After the songs there was a short slide show, which I missed most of as I tried to distract Addie to stay and watch, to keep the humming and growling she does a bit quieter so the other moms could work up the tears of sentiment that I had planned on shedding.

During the rest of it, I chased Addie, took things out of her hands, tried to engage her in something that would not have her getting in the way of others posing for photos, that would not have her leaving the room, that would be safe for her.
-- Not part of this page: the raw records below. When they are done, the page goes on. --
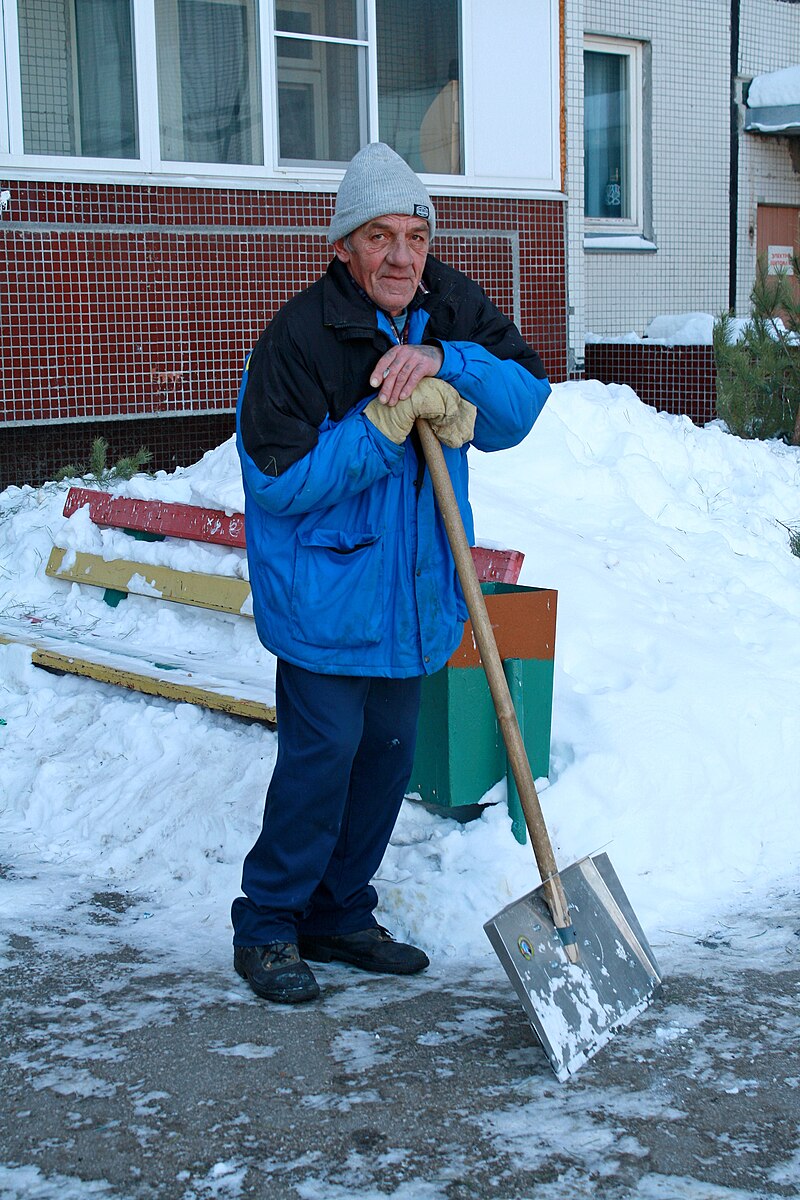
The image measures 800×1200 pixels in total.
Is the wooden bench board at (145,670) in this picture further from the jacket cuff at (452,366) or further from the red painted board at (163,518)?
the jacket cuff at (452,366)

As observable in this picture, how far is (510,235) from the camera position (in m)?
9.78

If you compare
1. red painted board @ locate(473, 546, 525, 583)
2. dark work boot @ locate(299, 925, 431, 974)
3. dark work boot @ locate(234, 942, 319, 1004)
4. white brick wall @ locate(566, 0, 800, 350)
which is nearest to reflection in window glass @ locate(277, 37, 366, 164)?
white brick wall @ locate(566, 0, 800, 350)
She may have practiced the songs with the class and teachers, but no one practiced with her what she should do when all routine is routed out of the morning and replaced with what seems like a party, but a party with a lot of rules that weren't adapted for her understanding. She did not have a clue what to do. And though Addie has an aide with her at all times at school, this hour was deemed aide free as I discovered on my own. I guess because I was going to be there.

So I didn't cry any tears of pride or love or general gush. I didn't get to know other mothers, I didn't etch another sweet memory to line up next to the first one.

I sweated, I chased, I hushed, I clenched my jaw...all in front of the other mothers. Where I expected to chat about things we have in common, instead I demonstrated all that's different for us to the lot of them at once.

In short, it sucked. For both Addie and I.

I trust I will find healthy perspective of this eventually, but I'm not even going to try looking for it for a few hours.

8 comments:

angie said...

I am so mad with you Terri. That is just not right that they did not have her aide there with her. She was still in school for that hour, and to have you there as the "one in charge" I'm sure threw her off. That was not a good position for either of you.

I'm sorry that the day did not turn out as you had planned.

I hope that you have a good Mother's Day with your 2 precious girls.

Jessica mommy to Alex/ RTS said...

I suspect it never is easy even year down the road, when we are reminded of how different our lives with our precious, perfectly different children are. I wish I could have been there with you, Alex shaking his head as fast as he can so he can see the light on the ceiling whiz by, while Addie ran out of the room. We could have sat smiled, and stolen cakes off the table with each other:)
Thinking of you, there with you in spirit,
LOVE, Jessica and Alex

Myssie said...

Oh Terri, I am so sorry. I can't believe that the aide just totally flaked out on you like that. What the Heck!! I hope that Sunday brings you happy Mother's Day memories!!

Cindy said...

I am so sorry, Teri! I can TOTALLY see that happening...doesn't it happen all the time when it is our responsibility to take care of our kids, and now even when someone else was supposed to guide her. I'm sorry it happened to you, but thanks for sharing, because it will be a reminder for me to speak up in advance to make sure someone is taking care of Natalie when they should be, so she is more comfortable, and so we can enjoy the event.

Kelly said...

In a perfect world....all of our kids would be together in one classroom and us RTS mom's would sit together and talk (and steal muffins as Jessica suggested) and we would cry and giggle over the perfectly planned and executed program. Alas...we live in a the real world and sometimes sucky things like your tea happen. I wish they didn't! Hope Sunday brings you fun moments with Addie that will overshadow the school event.

Kelly W.

Tena said...

*hugs* I just finished a huge rant of my own about a similar "RTS sucks" experience this weekend. more *hugs*

kyra said...

shit. that sucks. it just does. so sorry.

Brandi said...

I always admire your strength and ability to see the good things in all of Addie's situations. In fact, it has helped me to look at Nathan's life differently. I know this was a rough one, but as time passes and you reflect more, I'm sure the positives will show up somewhere. As a teacher myself, I am disappointed that a plan was not in place prior to you being there. Addie's day is sooooo structured and to throw this at her without a plan by her teachers was a disservice to her. Have you thought about talking to her teachers regarding what happened so that the next time you are invited the same thing doesn't happen? If it were me, as Addie's teacher, I would totally want to know what happened.

Hugs to you my dear, strong, courageous friend.